**Data supplied:**
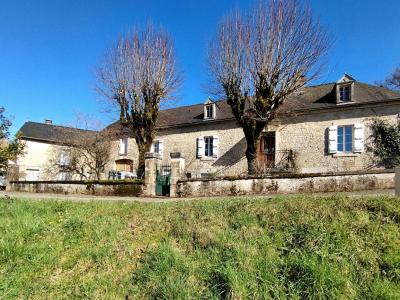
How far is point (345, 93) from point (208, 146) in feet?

==

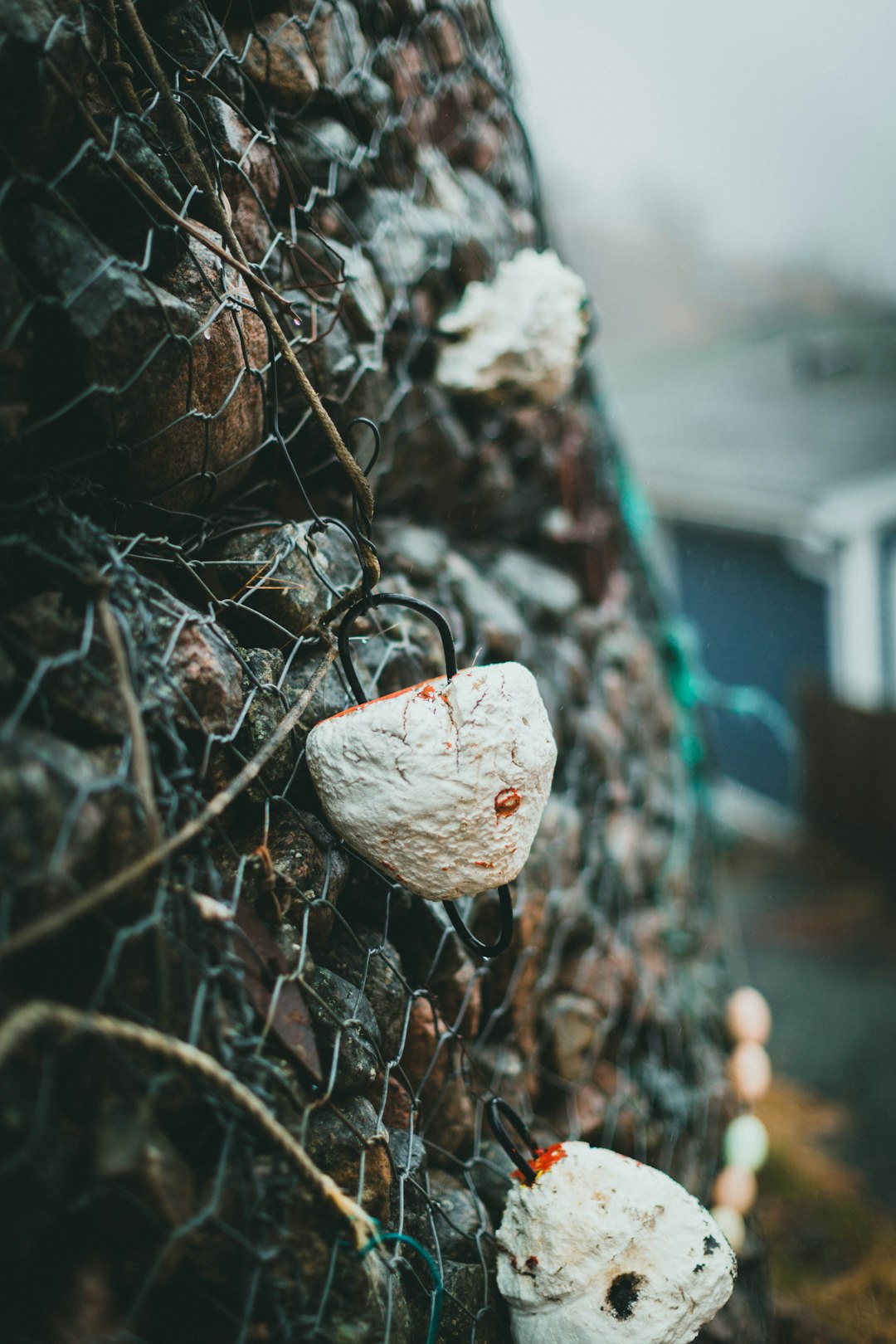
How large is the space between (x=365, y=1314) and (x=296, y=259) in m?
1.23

* * *

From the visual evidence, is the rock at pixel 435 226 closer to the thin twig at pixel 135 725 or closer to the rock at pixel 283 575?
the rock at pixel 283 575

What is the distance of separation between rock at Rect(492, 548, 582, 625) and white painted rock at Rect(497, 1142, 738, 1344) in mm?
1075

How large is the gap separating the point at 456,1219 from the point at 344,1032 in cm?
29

**Goal:**
Locate every line in the material above that contains the word "between" and copy each of those lines out.

**Exercise solution:**
How large is the space between (x=365, y=1314) and (x=296, y=259) in m?
What is the distance of separation between rock at Rect(492, 548, 582, 625) and white painted rock at Rect(497, 1142, 738, 1344) in mm?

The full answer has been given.